Перепишите без изменений отрывок из текста о комедиях Крылова от слов «Наконец в самый» до слов «упоминание о застолье.» включительно.

Текст для чтения |
╭──

В самом конце царствования Павла I Крылов возобновляет свою драматургическую деятельность и пишет за этот короткий период три комедии – «Подщипа» (она же «Трумф»), «Американцы» и «Пирог». Все три пьесы получают признание, ставятся в домашних театрах, распространяются в списках и даже оказываются в конце концов напечатанными, хотя и в разное время.

Наконец в самый разгар «либерализма» Александра I Крылов в третий раз берет перо комедиографа и пишет две пьесы – «Модная лавка» и «Урок дочкам», имевшие у него самую счастливую судьбу: они ставятся тотчас же и публикуются обе в короткое время (1816), причем удерживаются в репертуаре вплоть до 40-х годов – до самой смерти Крылова.

Для нас в этом перечне представляют интерес пьесы второго периода. Дело в том, что пьесы первого периода все-таки были построены по классицистским канонам и в них Крылов совершенно не касался кулинарного антуража. Той же печатью полного отсутствия и даже намека на кулинарный антураж отмечены и популярные комедии третьего периода: их сюжет исключал какое-либо упоминание о застолье.

Пьесы же второго периода все содержат кулинарный антураж, а одна из них – «Пирог» – имеет не только кулинарное название. Ее главным действующим лицом является самый настоящий пирог, который не просто упоминается в репликах персонажей, но и вполне реально присутствует на сцене.

Чем же объясняется такой прорыв к кулинарному антуражу, совершенный Крыловым в 1799–1801 годах? Прежде всего, думается, сказалось несомненное воздействие Фонвизина: Крылов, видимо, не только хорошо понял превосходство Фонвизина как драматурга, но и правильно оценил, в чем состояло его новаторство в создании русской бытовой комедии. Во-вторых, не могла не сказаться и обстановка, в которой протекало творчество Крылова в этот период: богатая украинская усадьба князя Голицына; к услугам Крылова – добротный, привольный, разнообразный стол с русскими, украинскими и отчасти французскими блюдами; тут же – домашний театр с послушными, готовыми сыграть любую вещь крепостными актерами; домашний, неспешный распорядок помещичьего дня, в котором столу четырежды, а то и более раз в сутки отдавалась традиционная дань. Не заметить в такой обстановке кулинарного антуража в жизни и сделать вид, что он может отсутствовать в пьесах, просто-напросто невозможно.

Кроме того, это был, можно сказать, прекрасный повод для Крылова продемонстрировать наконец свою осведомленность в этих вопросах. Вот почему он не мог сделать этого формально или поверхностно, ограничившись либо введением в свои пьесы дежурных и очень «сценичных» чая, кофе или вина, не мог отделаться лишь формальными, отсылочными репликами: «Пожалуйте к столу» и т. п., а ввел в текст действующих лиц полные, правильные, настоящие названия наиболее распространенных (и симпатичных ему лично!), конкретных блюд своего времени.

Вместе с тем, как сатирик, Крылов, подобно Фонвизину, использовал кулинарный антураж для характеристики своих героев, для создания или усиления комического эффекта – в полном соответствии с канонами комического жанра западноевропейского театра. Продолжая фактически линию Фонвизина, Крылов «углубляет» ее, показывая, как можно «управлять» кулинарным антуражем, моделируя профили своих героев, подчеркивая с его помощью не только их индивидуальность, но и общую гротескность ситуации, непередаваемую иными средствами.

╰──

[Сохранённые записи набора данных]
╭──

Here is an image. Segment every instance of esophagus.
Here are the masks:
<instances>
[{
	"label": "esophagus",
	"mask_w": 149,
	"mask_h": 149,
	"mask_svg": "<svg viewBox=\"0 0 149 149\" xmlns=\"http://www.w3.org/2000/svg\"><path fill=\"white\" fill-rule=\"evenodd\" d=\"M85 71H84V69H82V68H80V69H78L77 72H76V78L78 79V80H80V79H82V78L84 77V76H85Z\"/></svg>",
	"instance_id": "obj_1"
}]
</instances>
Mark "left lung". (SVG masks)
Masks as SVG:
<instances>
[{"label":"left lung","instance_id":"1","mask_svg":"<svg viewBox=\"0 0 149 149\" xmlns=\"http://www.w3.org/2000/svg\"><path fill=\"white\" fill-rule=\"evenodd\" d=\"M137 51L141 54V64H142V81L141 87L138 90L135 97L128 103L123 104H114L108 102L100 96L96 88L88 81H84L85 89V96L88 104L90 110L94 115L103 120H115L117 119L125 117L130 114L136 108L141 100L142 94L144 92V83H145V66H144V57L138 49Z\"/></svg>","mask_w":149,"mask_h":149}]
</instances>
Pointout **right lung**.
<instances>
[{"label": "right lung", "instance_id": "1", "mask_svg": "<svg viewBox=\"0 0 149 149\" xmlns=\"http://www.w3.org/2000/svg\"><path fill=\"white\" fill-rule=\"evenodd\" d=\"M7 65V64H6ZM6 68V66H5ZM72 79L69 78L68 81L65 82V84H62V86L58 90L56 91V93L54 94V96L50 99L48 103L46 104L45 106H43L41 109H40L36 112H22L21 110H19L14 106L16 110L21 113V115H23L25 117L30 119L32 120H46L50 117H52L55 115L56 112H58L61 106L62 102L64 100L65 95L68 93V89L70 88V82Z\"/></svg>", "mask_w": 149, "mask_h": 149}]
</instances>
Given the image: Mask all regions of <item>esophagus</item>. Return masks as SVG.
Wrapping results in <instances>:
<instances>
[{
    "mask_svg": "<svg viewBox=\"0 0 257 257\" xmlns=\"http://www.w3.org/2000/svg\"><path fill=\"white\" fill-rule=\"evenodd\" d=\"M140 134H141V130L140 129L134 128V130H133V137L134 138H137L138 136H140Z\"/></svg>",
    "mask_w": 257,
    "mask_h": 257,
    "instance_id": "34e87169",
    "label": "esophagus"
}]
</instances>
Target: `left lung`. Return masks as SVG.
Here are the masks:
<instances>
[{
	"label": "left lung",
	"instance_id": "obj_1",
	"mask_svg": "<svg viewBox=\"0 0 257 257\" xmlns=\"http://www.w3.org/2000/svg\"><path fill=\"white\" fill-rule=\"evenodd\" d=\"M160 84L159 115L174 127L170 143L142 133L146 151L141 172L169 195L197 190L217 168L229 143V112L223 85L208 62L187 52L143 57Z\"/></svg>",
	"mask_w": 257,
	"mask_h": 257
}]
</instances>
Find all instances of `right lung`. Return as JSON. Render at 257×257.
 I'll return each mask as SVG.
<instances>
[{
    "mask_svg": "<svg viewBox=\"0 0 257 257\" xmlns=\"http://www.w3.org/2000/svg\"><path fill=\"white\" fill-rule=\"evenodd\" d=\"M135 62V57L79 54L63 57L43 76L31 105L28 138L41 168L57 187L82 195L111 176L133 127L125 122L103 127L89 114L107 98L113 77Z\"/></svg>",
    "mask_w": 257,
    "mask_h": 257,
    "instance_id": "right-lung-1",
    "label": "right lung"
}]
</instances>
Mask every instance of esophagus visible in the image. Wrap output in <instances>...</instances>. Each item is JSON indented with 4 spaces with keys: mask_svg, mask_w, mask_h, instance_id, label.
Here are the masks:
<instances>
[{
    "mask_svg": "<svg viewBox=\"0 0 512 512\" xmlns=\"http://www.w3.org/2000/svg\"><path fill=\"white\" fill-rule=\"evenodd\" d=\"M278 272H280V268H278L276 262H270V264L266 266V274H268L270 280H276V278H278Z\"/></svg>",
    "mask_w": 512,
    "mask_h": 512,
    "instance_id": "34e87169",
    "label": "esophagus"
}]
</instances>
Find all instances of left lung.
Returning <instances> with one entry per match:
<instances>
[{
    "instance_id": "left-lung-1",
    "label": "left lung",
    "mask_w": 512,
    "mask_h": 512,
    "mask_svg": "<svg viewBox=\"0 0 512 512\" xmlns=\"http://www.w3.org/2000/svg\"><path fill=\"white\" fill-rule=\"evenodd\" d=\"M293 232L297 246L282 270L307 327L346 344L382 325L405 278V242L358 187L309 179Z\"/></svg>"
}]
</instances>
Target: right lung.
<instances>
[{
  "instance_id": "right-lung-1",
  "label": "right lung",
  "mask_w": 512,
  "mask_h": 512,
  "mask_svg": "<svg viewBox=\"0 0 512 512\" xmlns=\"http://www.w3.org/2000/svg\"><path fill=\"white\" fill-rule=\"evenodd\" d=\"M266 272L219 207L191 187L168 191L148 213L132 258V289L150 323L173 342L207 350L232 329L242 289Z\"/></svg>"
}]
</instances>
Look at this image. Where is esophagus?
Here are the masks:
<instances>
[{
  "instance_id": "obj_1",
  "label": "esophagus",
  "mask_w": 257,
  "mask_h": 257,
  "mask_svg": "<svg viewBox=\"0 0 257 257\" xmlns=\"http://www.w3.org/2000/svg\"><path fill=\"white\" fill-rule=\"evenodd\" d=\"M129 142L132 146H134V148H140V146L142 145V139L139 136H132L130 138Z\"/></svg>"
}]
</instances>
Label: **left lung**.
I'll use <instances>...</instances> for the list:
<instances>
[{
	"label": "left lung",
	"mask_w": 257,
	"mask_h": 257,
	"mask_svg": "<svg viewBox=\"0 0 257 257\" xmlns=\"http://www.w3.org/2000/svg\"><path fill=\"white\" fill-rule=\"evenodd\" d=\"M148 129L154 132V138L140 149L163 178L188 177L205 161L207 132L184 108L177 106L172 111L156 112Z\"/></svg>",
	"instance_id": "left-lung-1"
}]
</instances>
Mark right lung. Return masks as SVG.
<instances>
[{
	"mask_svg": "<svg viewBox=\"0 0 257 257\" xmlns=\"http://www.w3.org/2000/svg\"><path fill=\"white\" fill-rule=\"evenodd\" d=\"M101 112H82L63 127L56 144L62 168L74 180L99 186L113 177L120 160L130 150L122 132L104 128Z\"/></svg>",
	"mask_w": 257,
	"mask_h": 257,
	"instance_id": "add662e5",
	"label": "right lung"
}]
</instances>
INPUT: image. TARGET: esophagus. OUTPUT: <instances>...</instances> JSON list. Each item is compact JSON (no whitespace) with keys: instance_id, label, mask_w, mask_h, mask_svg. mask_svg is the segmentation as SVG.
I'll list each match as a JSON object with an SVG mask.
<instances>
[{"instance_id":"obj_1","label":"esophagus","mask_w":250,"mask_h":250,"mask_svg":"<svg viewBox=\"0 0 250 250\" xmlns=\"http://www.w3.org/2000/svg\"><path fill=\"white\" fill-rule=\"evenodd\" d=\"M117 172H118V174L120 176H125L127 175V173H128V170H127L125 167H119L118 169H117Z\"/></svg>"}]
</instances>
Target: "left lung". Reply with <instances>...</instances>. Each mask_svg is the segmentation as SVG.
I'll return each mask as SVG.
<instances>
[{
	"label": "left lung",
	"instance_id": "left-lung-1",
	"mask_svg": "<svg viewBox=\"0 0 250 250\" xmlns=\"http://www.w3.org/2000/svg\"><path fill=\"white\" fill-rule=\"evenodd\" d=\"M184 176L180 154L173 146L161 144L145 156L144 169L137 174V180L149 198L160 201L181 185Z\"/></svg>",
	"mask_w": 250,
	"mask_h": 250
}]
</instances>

╰──

Полный ответ |
Наконец в самый разгар «либерализма» Александра I Крылов в третий раз берет перо комедиографа и пишет две пьесы – «Модная лавка» и «Урок дочкам», имевшие у него самую счастливую судьбу: они ставятся тотчас же и публикуются обе в короткое время (1816), причем удерживаются в репертуаре вплоть до 40-х годов – до самой смерти Крылова.

Для нас в этом перечне представляют интерес пьесы второго периода. Дело в том, что пьесы первого периода все-таки были построены по классицистским канонам и в них Крылов совершенно не касался кулинарного антуража. Той же печатью полного отсутствия и даже намека на кулинарный антураж отмечены и популярные комедии третьего периода: их сюжет исключал какое-либо упоминание о застолье.